Por Alexandre Freire Duarte
Não sei o que é que Feuerbach sentiria se tivesse sabido que, nos dias de hoje, se estaria, e na linha do seu próprio esforço, a tentar reduzir a Teologia a uma mera Antropologia (às vezes parcial e até pagã). Redução esta que inverterá, fatalmente, a asserção de que “Deus é Amor”, acabando-se, na melhor das hipóteses (mas que ainda é danosa), por se dizer, como aquele fez, que o “amor é deus”.
A diferença entre as duas expressões antes colocadas entre aspas é deveras abismal. Estamos a ver isto justamente na capacidade de termos, ou não, algo de substancial e claro a dizer (cf. Mt. 5,37) acerca da actual pandemia e dos seus efeitos mais ou menos impiedosos, mormente a morte biológica que tem chegado até tantos dos nossos queridos. Uma morte que tem conduzido, inclusive a nós cristãos, a esquecermo-nos de revelar, por tudo o que somos e fazemos, o que John Donne disse num dos seus poemas: «Morte, não te orgulhes, pois, embora alguns te digam / Poderosa e terrível, tu não o és» (“Soneto santo XIV”).
Desde a moldura do endeusamento do amor (cf. Flp. 3,19), acabar-se-á somente por estar preocupado com o se querer saber, numa curiosidade quiçá enferma, se existe ou não uma vida depois de tal morte. Já a partir da moldura bíblica e o seu ímpar «Deus é Amor» (1Jo. 4.8), reconhecer-se-á que tal vida é rigorosamente certa. Eis algo que nos liberta para podermos dar atenção ao que realmente é primordial: sabermos se, por um segundo nascimento para o amor proporcionado pela vivência eclesial do Espírito Santo (cf.

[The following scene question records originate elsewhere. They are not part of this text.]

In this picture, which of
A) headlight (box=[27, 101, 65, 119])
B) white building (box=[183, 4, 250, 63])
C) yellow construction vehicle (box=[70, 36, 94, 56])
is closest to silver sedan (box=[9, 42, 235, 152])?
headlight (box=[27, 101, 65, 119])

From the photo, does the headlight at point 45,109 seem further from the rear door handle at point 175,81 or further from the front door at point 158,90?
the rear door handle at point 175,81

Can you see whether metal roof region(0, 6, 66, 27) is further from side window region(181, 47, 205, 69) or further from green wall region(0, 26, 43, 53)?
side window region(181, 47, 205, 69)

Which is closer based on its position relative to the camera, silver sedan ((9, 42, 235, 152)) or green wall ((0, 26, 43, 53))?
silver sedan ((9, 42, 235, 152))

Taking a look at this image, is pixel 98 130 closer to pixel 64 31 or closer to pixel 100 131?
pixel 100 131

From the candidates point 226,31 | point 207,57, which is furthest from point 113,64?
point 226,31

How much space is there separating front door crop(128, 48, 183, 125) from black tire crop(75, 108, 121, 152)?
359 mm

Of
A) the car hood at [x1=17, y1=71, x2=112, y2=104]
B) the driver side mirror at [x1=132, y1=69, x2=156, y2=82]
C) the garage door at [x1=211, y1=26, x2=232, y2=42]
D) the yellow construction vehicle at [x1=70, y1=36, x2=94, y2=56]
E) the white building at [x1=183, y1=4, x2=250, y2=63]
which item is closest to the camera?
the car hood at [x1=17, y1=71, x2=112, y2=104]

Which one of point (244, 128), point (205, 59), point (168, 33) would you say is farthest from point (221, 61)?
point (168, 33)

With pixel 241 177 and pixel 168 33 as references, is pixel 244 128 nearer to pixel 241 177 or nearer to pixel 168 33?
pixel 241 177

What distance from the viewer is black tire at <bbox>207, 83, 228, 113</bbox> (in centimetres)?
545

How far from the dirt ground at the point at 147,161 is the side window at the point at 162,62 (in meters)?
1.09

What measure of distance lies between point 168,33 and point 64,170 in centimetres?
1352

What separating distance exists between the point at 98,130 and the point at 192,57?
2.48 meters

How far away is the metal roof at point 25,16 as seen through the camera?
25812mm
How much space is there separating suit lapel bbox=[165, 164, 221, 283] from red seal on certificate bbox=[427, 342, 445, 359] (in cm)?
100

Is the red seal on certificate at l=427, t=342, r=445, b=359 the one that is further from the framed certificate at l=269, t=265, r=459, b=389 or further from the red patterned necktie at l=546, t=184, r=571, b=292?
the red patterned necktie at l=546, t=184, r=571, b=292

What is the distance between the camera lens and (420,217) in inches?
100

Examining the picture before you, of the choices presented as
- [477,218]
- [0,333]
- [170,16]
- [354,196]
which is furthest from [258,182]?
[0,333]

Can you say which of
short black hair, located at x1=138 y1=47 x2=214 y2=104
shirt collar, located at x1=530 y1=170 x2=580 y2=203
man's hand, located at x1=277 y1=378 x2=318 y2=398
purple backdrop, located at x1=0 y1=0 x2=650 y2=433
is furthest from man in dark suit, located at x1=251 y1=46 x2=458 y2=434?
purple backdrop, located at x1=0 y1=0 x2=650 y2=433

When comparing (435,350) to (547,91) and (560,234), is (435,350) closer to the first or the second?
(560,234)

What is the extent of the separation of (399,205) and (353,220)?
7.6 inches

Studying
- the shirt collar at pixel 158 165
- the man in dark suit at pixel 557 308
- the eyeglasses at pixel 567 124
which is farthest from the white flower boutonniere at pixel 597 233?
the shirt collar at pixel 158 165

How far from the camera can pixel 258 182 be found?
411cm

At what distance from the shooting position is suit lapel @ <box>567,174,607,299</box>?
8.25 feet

Jo. 3,5), lograremos estar animosamente vivos antes dessa incubada morte.
Quem, como nós cristãos, vive numa relação comunitária com o Deus-Amor, não está interessado em ter uma outra e nova vida depois da referida morte. Está, sim, empenhado em deixar germinar, já nesta vida presente e pelo acolher do amor do Deus-Amor e o viver a amar sempre em benefício dos demais (cf. Flp. 2,3s), a Vida nova e plena que se estenderá para além da morte biológica. Quer dizer: está empenhado em cuidar da Vida de Cristo no seu coração (cf. Flp. 1,21), pois a vida eterna é sempre a Vida d’Aquele a ser por Si confiada, no nosso quotidiano e numa sublime fé e uma maior esperança Suas, a cada um de nós.
Na verdade, enquanto não nos fizermos sujeitos, pelas nossas decisões crísticas tomadas «a dois corações com o Espírito Santo» no dizer de Diádoco de Fótica, permaneceremos reduzidos a simples objectos. Enquanto não rompermos, acolhendo a Vida do Senhor da Vida, as amarras dos instintos biológicos (cf. Jd. 19), não seremos pessoas. Seremos, sim, meros indivíduos, em que cada esforço nosso será um contínuo resvalar, num vórtice untado pela soberba jactante, para um egoísmo que é sempre um infeccioso, sepulcral e cúmplice apego ao mais desumano em nós.
De tal aludida libertação, surge mesmo a faculdade de lograrmos ver, sem imunossupressões destorcedoras, os demais, pois se não conseguirmos ver (algo de) Deus quando nos relacionamos com aqueles, estaremos condenados a nunca os encontrarmos e a nunca deslindarmos a nossa mais real verdade. Aquela verdade que nos impedirá de termos quaisquer dúvidas acerca do facto de que se não formos capazes de acolher e amar a quem nos oprime (cf. Mt. 5,44), jamais o seremos com quem não o faz.
Tenhamos isto bem presente: no meio do relativismo dos (pseudo-)humanismos seculares e das suas antropologias débeis, Jesus, vivendo a humanidade em grau supremo, faz uma asserção absoluta acerca do que é o ser humano. É estarmos divinamente vivos, em Deus e nos demais (a quem Aquele também transforma em templos da Sua imensa Presença a santificar as suas dignidades inquebráveis), no amor que permite ver em densidade (cf. Lc. 10,33ss). Até aí, e como expôs George Elliot em “Rosas invisíveis”, «estaremos a gastar, nas encruzilhadas / Do que é vão enleadas, / Duas das maiores dádivas a nós legadas».